Court Opinion

ID: 9778457
Source: CourtListenerOpinion
Date Created: 2023-08-29 21:05:32.465932+00
Date Added: 2024-06-11T07:33:09.384545
License: Public Domain

WINTERSHEIMER, Justice,
concurring in part and dissenting in part.
I concur with the affirmance by the majority of the conviction of both Dillingham and Hicks, as well as the sentence imposed on Dillingham. However, I must respectfully dissent from that part of the majority opinion that reverses the sentence imposed on Hicks because I believe there was sufficient evidence to fix the sentence and that the error described by the majority is not palpable error as contemplated by RCr 10.26.
I cannot agree that upon a review of the entire case, this Court should conclude that there is a substantial possibility that Hicks would not have received the maximum punishment in the absence of the NCIC report. Consideration of the entire case indicates that there is no substantial possibility that the result would have been any different if the irregularity is held to be nonprejudicial. Cf. Abernathy v. Commonwealth, Ky., 439 S.W.2d 949 (1969); RCr 9.24.
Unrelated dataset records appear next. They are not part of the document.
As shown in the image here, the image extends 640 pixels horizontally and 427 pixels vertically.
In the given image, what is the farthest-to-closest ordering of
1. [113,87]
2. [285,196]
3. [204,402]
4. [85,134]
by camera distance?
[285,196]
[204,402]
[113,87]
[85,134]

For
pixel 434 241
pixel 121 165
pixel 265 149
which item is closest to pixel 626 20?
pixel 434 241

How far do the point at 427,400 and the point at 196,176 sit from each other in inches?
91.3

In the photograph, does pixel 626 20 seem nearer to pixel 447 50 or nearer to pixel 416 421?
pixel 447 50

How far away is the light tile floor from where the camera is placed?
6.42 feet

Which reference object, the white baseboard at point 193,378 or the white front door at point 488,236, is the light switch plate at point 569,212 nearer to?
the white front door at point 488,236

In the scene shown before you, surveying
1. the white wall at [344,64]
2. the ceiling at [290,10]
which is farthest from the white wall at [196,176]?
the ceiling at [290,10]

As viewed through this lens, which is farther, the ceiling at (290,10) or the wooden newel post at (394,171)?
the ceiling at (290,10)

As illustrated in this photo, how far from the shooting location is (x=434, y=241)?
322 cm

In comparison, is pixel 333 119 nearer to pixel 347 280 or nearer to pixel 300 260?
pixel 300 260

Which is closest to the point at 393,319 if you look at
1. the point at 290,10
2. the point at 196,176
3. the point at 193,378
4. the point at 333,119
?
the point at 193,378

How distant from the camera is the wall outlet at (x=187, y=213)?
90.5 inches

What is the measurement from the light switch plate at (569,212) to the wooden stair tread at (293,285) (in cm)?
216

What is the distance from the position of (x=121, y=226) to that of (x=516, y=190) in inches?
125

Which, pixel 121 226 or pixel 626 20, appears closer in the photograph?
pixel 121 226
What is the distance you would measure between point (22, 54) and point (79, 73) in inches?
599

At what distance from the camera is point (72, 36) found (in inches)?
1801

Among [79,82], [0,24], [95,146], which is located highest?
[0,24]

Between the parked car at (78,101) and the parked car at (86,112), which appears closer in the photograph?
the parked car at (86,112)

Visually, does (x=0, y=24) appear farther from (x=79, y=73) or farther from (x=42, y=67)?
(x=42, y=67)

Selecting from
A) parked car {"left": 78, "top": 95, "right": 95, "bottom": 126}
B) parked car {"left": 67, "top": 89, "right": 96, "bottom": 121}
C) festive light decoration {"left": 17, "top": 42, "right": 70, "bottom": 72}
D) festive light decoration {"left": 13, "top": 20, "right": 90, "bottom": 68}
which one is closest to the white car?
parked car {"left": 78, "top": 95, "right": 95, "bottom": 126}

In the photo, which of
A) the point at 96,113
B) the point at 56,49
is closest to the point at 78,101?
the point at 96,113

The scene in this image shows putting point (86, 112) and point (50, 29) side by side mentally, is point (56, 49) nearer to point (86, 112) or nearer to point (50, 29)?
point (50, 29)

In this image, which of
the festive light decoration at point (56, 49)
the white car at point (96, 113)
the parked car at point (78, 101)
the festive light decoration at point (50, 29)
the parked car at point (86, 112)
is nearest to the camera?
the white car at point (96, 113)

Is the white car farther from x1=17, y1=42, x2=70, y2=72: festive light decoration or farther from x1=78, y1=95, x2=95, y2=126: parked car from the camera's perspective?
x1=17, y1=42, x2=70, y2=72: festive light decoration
As I noted in my dissent to Robinson v. Commonwealth, Ky., 926 S.W.2d 853 (1996), it appears that this Court is not quite ready to fully trust the advances of the electronic age as demonstrated by the NCIC reports. Clearly, a prudent prosecutor must now exemplify such printouts pursuant to the decision in Robinson. This case was tried in 1998, two years after the Robinson decision. Although I may not agree with the result of Robinson, those practicing in the courts of the Commonwealth must give it proper deference.